Selected extract:
□ □ □ □ □

Supreme Court Ruling on Birth Control Coverage

Supreme Court Rules Family Owned Companies Don’t Have to Cover Birth Control

The U.S. Supreme Court ruled family-owned companies are not required to comply with a part of the Affordable Care Act that requires them to cover contraception so long as it violates their religious principles.

The ruling, which came down June 30, held that requiring employers to provide access to contraception violates the Religious Freedom Restoration Act.

Five Catholic, male justices decided the ruling, and all three female members of the court—justices Sotomayor, Ginsburg, and Kagan—opposed the ruling. Advocates for women’s health were shocked by the ruling, which appears to be a major setback for women’s rights advocates like Justice Ginsburg.

In her dissenting opinion, Justice Ginsburg called the opinion “a decision of startling breadth.” While the ruling technically applies only to “closely held” companies—meaning family-owned companies—Ginsburg points out that even candy maker Mars Inc. (70,000 employees) and Walmart Inc. (1.3 million employees) would qualify as closely held.

□ □ □ □ □

Dataset extract:
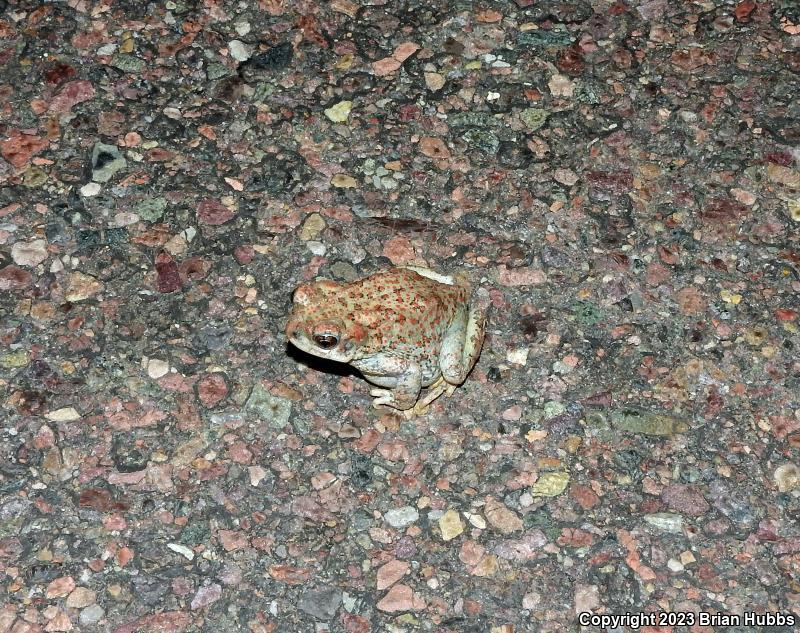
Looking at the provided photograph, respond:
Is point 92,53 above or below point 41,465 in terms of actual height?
above

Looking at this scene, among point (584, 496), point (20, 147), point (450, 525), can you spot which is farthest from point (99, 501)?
point (20, 147)

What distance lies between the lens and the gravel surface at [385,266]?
13.3ft

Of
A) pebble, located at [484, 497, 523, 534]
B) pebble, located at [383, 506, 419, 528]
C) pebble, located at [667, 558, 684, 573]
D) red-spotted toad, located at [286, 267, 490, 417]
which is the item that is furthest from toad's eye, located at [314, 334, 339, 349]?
pebble, located at [667, 558, 684, 573]

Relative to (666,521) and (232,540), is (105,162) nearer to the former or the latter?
(232,540)

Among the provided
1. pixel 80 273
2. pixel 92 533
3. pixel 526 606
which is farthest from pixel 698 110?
pixel 92 533

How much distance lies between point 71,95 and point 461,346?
3018 millimetres

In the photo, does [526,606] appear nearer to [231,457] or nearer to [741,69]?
[231,457]

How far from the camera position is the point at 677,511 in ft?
13.9

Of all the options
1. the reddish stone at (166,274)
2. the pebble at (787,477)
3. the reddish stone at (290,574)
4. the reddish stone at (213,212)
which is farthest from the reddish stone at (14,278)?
the pebble at (787,477)

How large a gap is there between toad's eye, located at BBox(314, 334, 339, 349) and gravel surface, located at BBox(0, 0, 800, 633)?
0.47 metres

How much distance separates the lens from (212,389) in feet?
15.0

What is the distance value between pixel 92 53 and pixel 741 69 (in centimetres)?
418

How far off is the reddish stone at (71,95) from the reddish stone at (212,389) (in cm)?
214

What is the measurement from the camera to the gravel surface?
160 inches
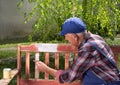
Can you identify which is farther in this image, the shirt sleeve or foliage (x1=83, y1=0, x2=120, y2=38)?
foliage (x1=83, y1=0, x2=120, y2=38)

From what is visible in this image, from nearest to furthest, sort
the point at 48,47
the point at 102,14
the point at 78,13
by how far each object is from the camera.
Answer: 1. the point at 48,47
2. the point at 78,13
3. the point at 102,14

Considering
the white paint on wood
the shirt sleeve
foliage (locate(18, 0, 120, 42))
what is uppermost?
foliage (locate(18, 0, 120, 42))

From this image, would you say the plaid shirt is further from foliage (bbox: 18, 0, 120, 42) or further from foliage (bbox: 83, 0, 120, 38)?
foliage (bbox: 83, 0, 120, 38)

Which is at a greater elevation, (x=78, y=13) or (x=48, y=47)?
(x=78, y=13)

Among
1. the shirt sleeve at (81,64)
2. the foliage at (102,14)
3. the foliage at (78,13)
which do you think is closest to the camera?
the shirt sleeve at (81,64)

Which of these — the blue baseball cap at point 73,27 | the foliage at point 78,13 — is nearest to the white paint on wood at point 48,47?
the foliage at point 78,13

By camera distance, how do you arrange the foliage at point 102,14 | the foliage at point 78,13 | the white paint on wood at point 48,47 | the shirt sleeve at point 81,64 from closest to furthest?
the shirt sleeve at point 81,64
the white paint on wood at point 48,47
the foliage at point 78,13
the foliage at point 102,14

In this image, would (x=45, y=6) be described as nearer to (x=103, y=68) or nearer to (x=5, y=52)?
(x=103, y=68)

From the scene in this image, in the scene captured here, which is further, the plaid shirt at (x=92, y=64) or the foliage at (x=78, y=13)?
Result: the foliage at (x=78, y=13)

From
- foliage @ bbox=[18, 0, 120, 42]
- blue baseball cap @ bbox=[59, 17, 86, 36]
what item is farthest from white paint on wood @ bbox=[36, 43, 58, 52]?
blue baseball cap @ bbox=[59, 17, 86, 36]

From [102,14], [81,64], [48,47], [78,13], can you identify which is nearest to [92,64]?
Answer: [81,64]

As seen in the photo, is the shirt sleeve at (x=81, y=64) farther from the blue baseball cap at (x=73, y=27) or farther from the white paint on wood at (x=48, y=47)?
the white paint on wood at (x=48, y=47)

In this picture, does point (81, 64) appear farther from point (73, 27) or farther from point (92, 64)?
point (73, 27)

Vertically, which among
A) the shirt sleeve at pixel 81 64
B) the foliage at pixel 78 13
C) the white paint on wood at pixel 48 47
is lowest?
the white paint on wood at pixel 48 47
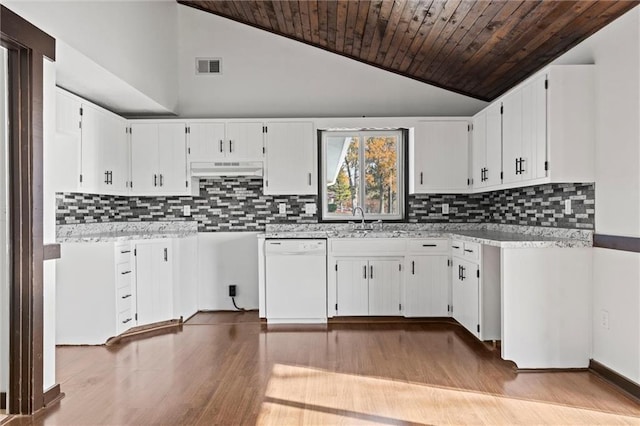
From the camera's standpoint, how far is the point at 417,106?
5.40 m

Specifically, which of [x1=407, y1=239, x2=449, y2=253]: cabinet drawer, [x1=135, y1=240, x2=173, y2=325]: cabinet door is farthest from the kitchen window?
[x1=135, y1=240, x2=173, y2=325]: cabinet door

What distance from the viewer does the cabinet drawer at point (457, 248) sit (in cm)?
433

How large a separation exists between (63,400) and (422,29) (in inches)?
150

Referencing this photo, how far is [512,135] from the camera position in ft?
12.7

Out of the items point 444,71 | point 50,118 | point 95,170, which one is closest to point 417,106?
point 444,71

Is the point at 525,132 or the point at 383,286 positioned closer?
the point at 525,132

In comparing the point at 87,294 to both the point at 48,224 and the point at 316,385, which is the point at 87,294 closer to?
the point at 48,224

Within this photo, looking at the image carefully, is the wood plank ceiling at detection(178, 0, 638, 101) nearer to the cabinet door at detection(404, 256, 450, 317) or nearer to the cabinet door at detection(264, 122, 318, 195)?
the cabinet door at detection(264, 122, 318, 195)

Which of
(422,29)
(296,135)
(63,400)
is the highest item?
(422,29)

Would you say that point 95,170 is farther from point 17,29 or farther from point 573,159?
point 573,159

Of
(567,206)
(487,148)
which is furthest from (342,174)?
(567,206)

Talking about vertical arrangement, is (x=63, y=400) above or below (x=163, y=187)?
below

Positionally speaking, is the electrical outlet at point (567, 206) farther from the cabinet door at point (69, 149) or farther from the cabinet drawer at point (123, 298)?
the cabinet door at point (69, 149)

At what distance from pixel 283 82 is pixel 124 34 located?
74.3 inches
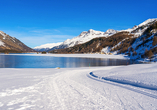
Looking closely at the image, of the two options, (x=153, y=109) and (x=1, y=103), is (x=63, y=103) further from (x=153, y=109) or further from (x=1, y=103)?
(x=153, y=109)

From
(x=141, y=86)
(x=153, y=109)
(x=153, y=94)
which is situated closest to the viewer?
(x=153, y=109)

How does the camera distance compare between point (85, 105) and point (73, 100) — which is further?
point (73, 100)

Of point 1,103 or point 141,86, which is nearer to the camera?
point 1,103

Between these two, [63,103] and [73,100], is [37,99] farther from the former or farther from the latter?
[73,100]

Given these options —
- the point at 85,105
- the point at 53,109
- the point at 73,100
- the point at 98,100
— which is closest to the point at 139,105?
the point at 98,100

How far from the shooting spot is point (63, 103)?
20.9 feet

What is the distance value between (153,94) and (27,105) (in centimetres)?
781

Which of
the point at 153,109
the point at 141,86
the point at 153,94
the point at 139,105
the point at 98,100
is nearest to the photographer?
the point at 153,109

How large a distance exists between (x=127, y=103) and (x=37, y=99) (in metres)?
5.25

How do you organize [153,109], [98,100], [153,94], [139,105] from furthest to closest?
[153,94] → [98,100] → [139,105] → [153,109]

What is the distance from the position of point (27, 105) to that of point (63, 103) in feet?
6.25

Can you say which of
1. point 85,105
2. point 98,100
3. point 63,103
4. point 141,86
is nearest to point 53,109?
point 63,103

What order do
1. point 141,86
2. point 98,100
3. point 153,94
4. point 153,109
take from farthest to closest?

□ □ □ □ □

Goals:
**A)** Rewrite the paragraph of the article on the birth control ruling that begins "In her dissenting opinion" as a short bulleted list that keeps its main facts.
**B)** Please carry the article on the birth control ruling forward, starting right after its final sentence.
The rows come from a separate source.

Results of the exercise:
**A)**
- Justice Ginsburg's dissent called the opinion "a decision of startling breadth."
- The ruling technically applies only to "closely held" (family-owned) companies.
- Ginsburg points out that Mars Inc., with 70,000 employees, and Walmart Inc., with 1.3 million employees, would both qualify as closely held.

**B)**
The 5-4 decision came in response to lawsuits filed by Hobby Lobby Stores Inc. and Conestoga Wood Specialties Corp, two family-owned corporations that argued the birth control provision of the Affordable Care Act violated their religious freedoms.

Hobby Lobby was undoubtedly at the center of the case. The arts and crafts chain is owned by the Greens, a family of evangelical Christians based in Oklahoma. The company employs more than 15,000 full-time employees in 600 stores in more than 40 states. Conestoga is a Mennonite-owned company based in Pennsylvania with nearly 1,000 employees. Dozens of other businesses joined the lawsuit as well.

Both companies were opposed to the birth control provision because it deals with contraception that blocks a fertilized egg’s ability to attach to the uterus. The Associated Press reported that both companies stated they would be willing to cover contraception that does not involve a fertilized egg.

Justice Samuel Alito wrote the majority opinion, saying, “Our decision should not be understood to hold that an insurance-coverage mandate must necessarily fall if it conflicts with an employer’s religious beliefs.” However, the ruling certainly raises the possibility of challenges from other family-owned companies; these companies now have grounds to argue that certain laws violate their religious beliefs as well.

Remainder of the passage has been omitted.